▶ Request
Count the lines below that contain the string "viewpoint", and reply with the number alone.

====

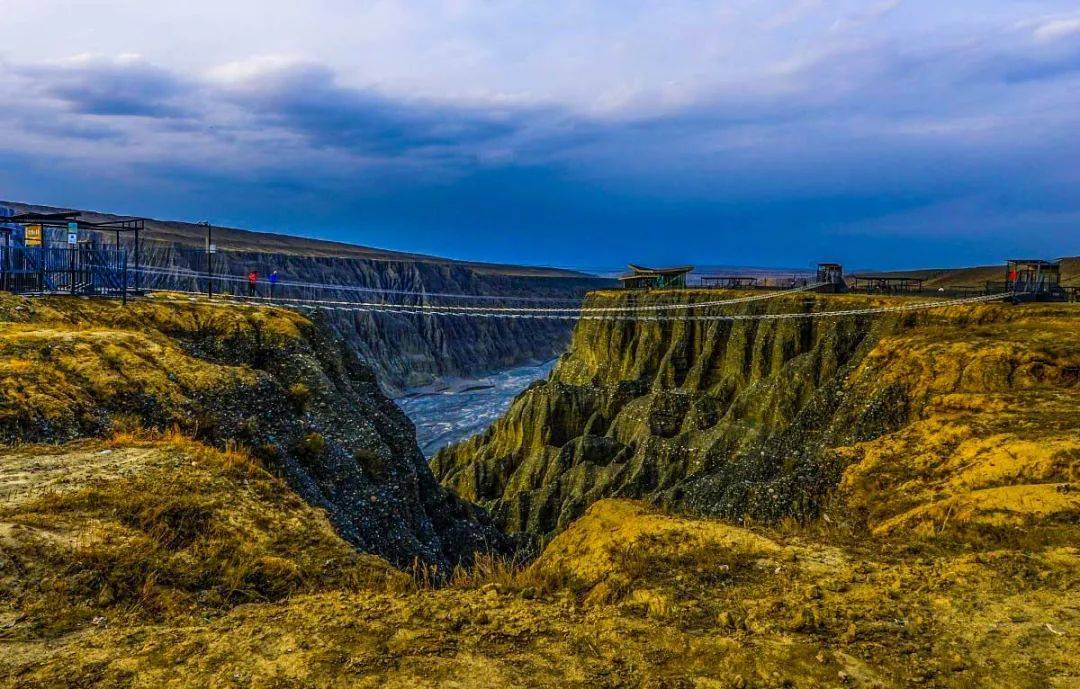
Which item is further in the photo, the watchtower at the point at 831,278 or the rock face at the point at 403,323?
the rock face at the point at 403,323

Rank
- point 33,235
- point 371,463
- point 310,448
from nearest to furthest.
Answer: point 310,448 → point 371,463 → point 33,235

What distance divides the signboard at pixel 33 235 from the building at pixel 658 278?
4965cm

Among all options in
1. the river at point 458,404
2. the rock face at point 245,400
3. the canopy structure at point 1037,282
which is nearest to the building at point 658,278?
the river at point 458,404

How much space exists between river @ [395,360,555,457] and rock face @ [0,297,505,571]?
43.8 meters

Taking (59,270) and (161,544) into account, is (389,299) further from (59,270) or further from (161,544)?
(161,544)

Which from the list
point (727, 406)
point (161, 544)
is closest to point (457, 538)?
point (161, 544)

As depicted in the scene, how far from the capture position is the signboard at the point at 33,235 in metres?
20.0

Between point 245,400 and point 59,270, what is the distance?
1097 cm

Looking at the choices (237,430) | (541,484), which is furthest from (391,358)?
(237,430)

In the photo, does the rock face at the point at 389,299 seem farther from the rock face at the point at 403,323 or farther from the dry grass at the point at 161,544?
the dry grass at the point at 161,544

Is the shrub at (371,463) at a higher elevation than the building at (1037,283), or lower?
lower

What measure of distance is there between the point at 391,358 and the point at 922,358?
286ft

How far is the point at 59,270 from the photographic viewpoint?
67.3 feet

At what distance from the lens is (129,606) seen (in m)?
6.77
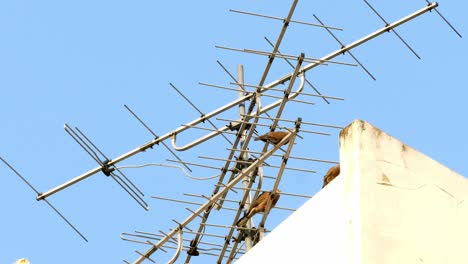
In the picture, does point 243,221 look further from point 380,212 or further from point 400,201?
point 380,212

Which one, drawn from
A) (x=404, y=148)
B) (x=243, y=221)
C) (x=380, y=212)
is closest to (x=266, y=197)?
(x=243, y=221)

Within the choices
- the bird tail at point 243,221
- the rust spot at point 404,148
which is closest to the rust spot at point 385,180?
the rust spot at point 404,148

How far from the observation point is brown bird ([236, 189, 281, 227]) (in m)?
15.3

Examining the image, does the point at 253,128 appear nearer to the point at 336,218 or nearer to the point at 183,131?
the point at 183,131

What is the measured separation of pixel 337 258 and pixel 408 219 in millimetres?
677

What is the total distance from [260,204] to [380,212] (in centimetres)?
396

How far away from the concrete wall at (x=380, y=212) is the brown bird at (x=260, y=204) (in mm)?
2649

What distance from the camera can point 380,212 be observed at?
462 inches

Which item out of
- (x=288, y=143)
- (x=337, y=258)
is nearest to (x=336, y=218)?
(x=337, y=258)

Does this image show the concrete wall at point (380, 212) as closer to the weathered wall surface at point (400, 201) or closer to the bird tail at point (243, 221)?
the weathered wall surface at point (400, 201)

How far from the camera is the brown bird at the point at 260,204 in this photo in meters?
15.3

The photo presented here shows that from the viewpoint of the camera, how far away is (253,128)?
15.6 m

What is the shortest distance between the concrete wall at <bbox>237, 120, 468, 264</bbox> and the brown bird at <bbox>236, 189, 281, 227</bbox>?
2.65 meters

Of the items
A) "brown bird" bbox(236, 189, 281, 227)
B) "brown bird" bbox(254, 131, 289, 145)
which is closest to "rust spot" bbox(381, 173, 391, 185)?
"brown bird" bbox(236, 189, 281, 227)
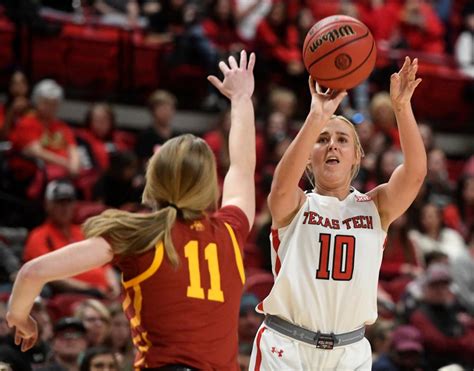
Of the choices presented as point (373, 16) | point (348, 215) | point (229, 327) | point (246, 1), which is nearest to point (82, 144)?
point (246, 1)

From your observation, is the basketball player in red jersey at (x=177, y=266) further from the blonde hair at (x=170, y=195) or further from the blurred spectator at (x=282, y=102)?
the blurred spectator at (x=282, y=102)

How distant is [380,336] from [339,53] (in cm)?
488

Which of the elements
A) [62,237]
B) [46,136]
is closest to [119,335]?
[62,237]

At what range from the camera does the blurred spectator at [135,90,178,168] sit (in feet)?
40.4

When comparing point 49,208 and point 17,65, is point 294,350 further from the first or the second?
point 17,65

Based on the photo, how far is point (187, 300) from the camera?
4559mm

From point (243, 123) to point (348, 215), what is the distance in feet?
2.77

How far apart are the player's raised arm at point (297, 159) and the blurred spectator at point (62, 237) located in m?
4.97

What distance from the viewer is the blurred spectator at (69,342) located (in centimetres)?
854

====

▶ Result of this task
2